* [Task instructions]:
Output exactly, please, the lines of the records below from the one containing "order: Artiodactyla" through the final line.

* [Data]:
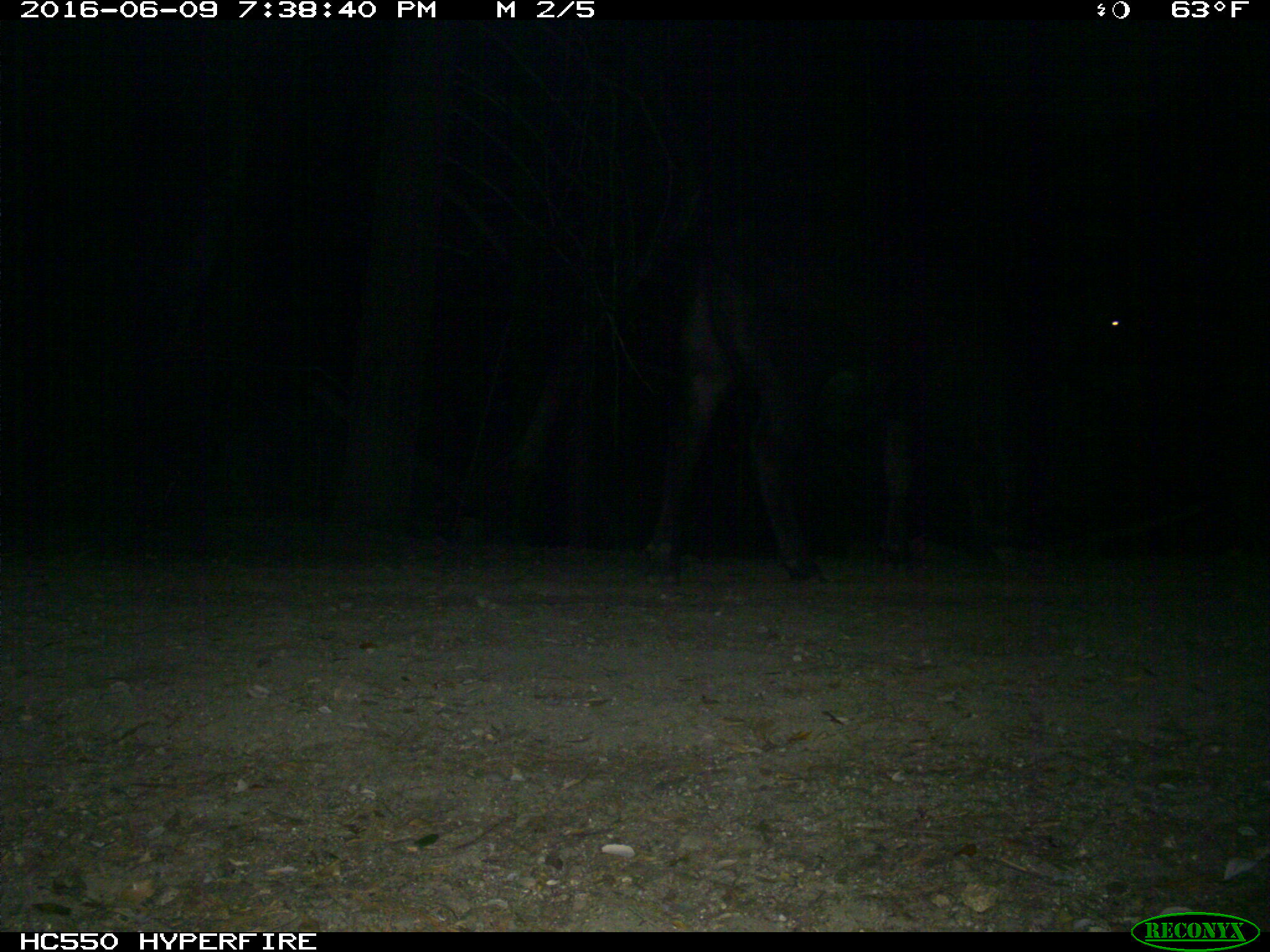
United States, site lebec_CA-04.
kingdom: Animalia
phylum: Chordata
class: Mammalia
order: Artiodactyla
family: Bovidae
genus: Bos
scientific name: Bos taurus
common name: domestic cow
Bos taurus (domestic cow).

* [Task output]:
order: Artiodactyla
family: Bovidae
genus: Bos
scientific name: Bos taurus
common name: domestic cow
Bos taurus (domestic cow).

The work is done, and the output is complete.